• Work item
Exclude images and print all the records verbatim.

• Material shown
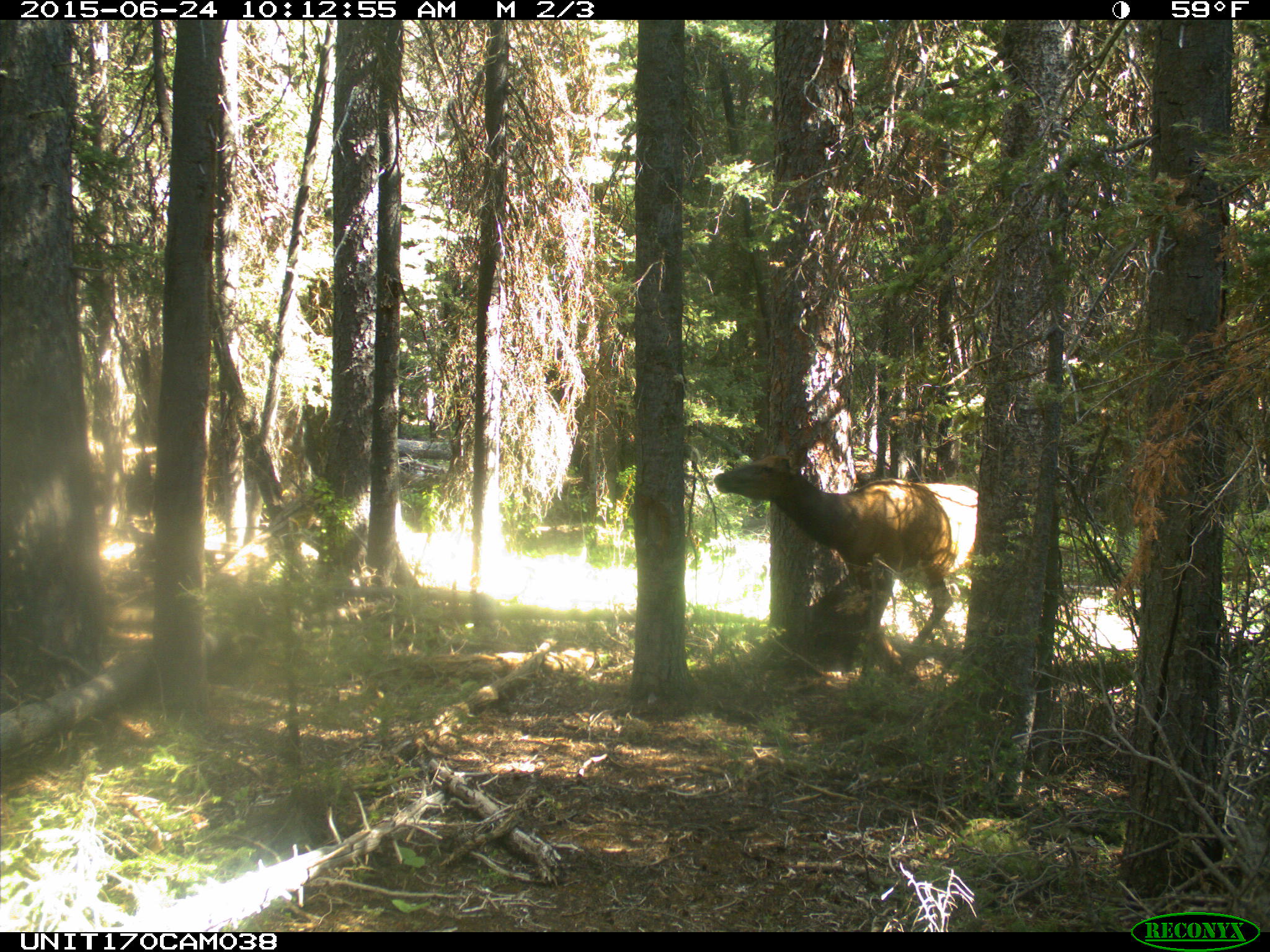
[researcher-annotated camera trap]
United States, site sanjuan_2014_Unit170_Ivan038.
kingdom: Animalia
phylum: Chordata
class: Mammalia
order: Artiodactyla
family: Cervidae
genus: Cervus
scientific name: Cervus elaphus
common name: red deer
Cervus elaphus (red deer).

• Answer area
[researcher-annotated camera trap]
United States, site sanjuan_2014_Unit170_Ivan038.
kingdom: Animalia
phylum: Chordata
class: Mammalia
order: Artiodactyla
family: Cervidae
genus: Cervus
scientific name: Cervus elaphus
common name: red deer
Cervus elaphus (red deer).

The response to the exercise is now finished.